Ashcroft stepped out of range. The faintest of smiles tugged at his mouth. She swung once more, and again he retreated, her sword missing by a hair. That slight, taunting smile suggested that he knew precisely
why she was here.

This time, she had no doubt that he would kill her. Even
armed with iron, she was no match for his magic. But he appeared content to toy with her first, and she wouldn’t go down without a fight, not if there was even the slightest chance of stopping him. They moved through the archives in a silent dance: Elisabeth slicing the mist to ribbons, Ashcroft backing toward the shelves.

Then he failed to step quickly enough, and her sword slashed through him.

He dissolved into mist.

More figures emerged from the shadows, advancing toward her. Warden Finch. Lorelei. Mr. Hob. Even the man who had cornered her in the alley—and he wasn’t the only dead person among them. The Director also rose from the mist, her spectral face grim with disappointment. They drew closer and closer,
but Elisabeth didn’t step back, even though the Director’s expression made her stomach curdle. The figures weren’t real. Whoever had conjured them, on the other hand—

“Whatever you are, you’re showing me my fears,” she declared, surprised by how steady her voice sounded. “You’re trying to trap me, aren’t you?”

She sheathed Demonslayer and turned. A large, ornate display cage stood directly behind
her. Had she taken even one more step, away from the illusions, she would have run into it. As soon as she realized that, the figures subsided back into the mist.

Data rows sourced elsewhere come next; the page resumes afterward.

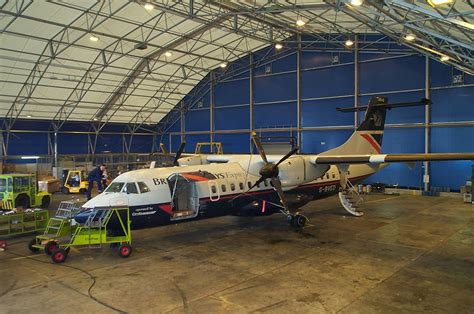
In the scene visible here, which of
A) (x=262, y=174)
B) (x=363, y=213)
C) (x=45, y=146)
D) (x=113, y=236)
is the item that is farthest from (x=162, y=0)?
(x=45, y=146)

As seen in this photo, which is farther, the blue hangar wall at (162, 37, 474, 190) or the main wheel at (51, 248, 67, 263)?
the blue hangar wall at (162, 37, 474, 190)

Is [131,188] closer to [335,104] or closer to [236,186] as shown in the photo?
[236,186]

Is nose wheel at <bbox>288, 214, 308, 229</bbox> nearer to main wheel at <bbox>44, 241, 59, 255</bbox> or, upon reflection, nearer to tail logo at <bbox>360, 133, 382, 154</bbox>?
tail logo at <bbox>360, 133, 382, 154</bbox>

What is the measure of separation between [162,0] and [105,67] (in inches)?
404

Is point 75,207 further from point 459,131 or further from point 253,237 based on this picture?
point 459,131

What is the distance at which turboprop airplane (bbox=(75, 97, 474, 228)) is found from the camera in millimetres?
14125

A woman’s pale, withered face gazed out at her from within the cage, mere inches away, floating in the darkness. Or it would have gazed at her, had the eyes not been stitched shut. And the face didn’t belong to a person, at least not
any longer: it had been sewn onto a grimoire’s cover, which levitated opposite Elisabeth amid a swirl of vapor. A black ribbon twirled through
the air around the grimoire, a silver needle gleaming on its end.

“Smart girl.”
The grimoire spoke in a hissing, multitudinous voice: men, women, and children all speaking in chorus, each one as dry as sand whispering over bone.
“We’ve taken three wardens with that trick, now that we’ve convinced the Illusarium to help us. Too bad. Such an interesting face you have. Not beautiful, but bold.”

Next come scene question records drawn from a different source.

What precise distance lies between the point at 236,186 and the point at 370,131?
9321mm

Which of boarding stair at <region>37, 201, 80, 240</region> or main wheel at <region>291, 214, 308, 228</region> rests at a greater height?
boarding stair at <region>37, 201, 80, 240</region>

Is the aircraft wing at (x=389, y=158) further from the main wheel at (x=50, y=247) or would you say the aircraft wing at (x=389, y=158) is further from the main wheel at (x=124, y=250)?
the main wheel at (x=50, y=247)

The grimoire was unusually thick and heavily bound, filled with—
more faces
, Elisabeth thought in horror, as the binding creaked and the cover lifted, flipping past page after page of human faces, Enochian script simmering across them like freshly laid brands.
At last it settled on an empty page and lovingly caressed the bare vellum with its needle.

“We have room for you, if you ever change your mind.”

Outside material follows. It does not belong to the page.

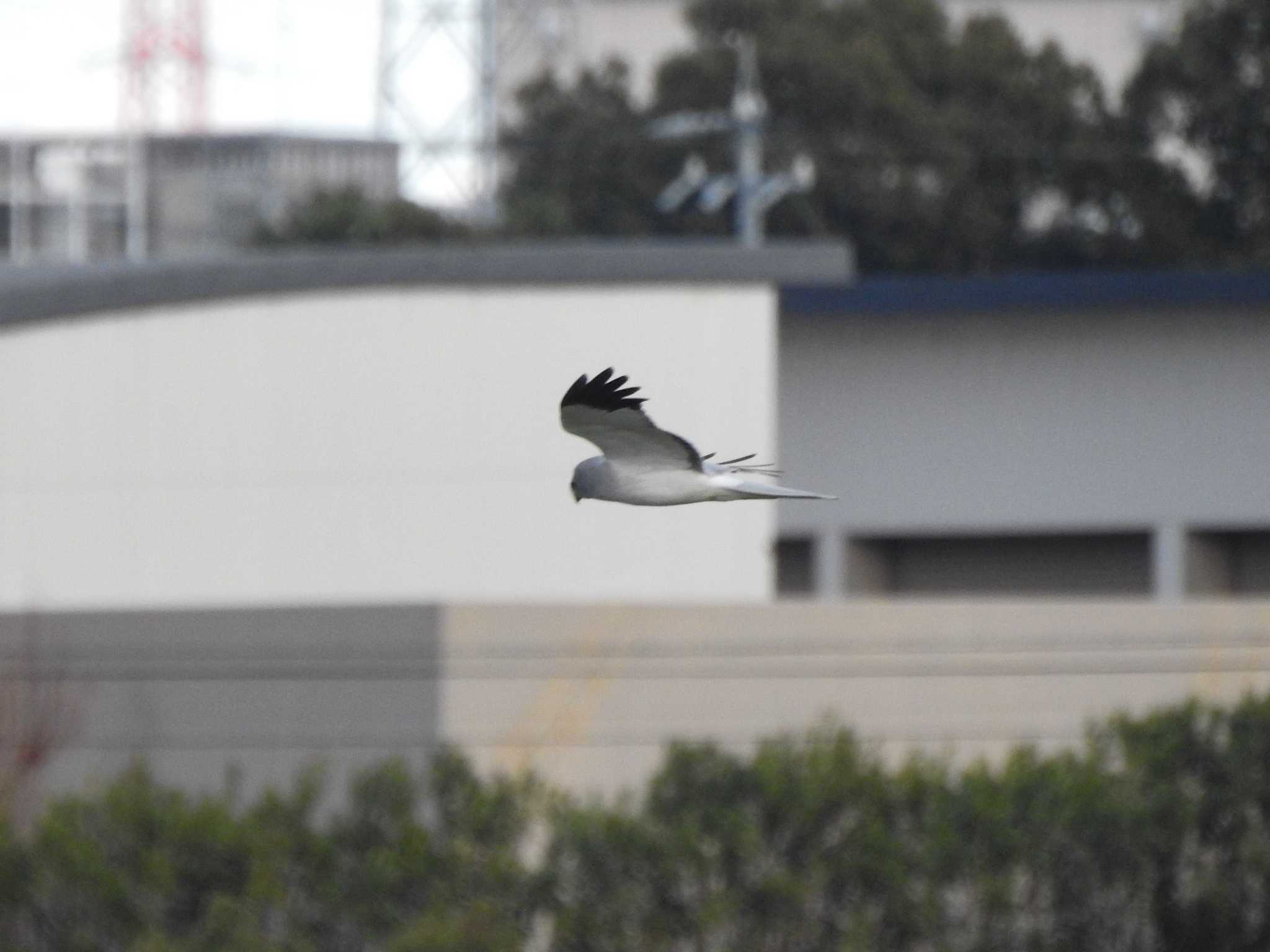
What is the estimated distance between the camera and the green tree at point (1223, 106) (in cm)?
3959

“No, thank you,” Elisabeth said, inching away.

“Our stitches are neat. It would only hurt a little. . . .”

Elisabeth squared her shoulders and wheeled around, mindful not to bump into the white stone pedestal she had seen earlier, situated just a
few feet away from the cage. A plaque beneath the pedestal read
THE ILLUSARIUM, CLASS VII
, and atop it sat a glass sphere like a fortune-teller’s crystal ball. So much mist poured from the sphere that she couldn’t make out the shape within. If this grimoire possessed a voice, it chose to remain silent. Perhaps it could only communicate using its illusions.

She forced herself to keep walking and
not look back, even though she could almost feel the first grimoire’s needle scratching between her shoulder blades. When she drew near the section numbered on the catalogue card, her steps slowed, and her head tilted back. She swallowed.

A ladder ascended over three stories into the gloom, mist lapping at its bottom rungs. The call number suggested that the
Codex was at the top, where the lamplight
barely reached. She steeled herself and placed her boot on the lowest rung, ignoring the spiteful jeers of the grimoires on the shelves. As she began her ascent, they rattled their chains with enough force to make the ladder bounce and tremble. Wads of ink flew past her into the dark.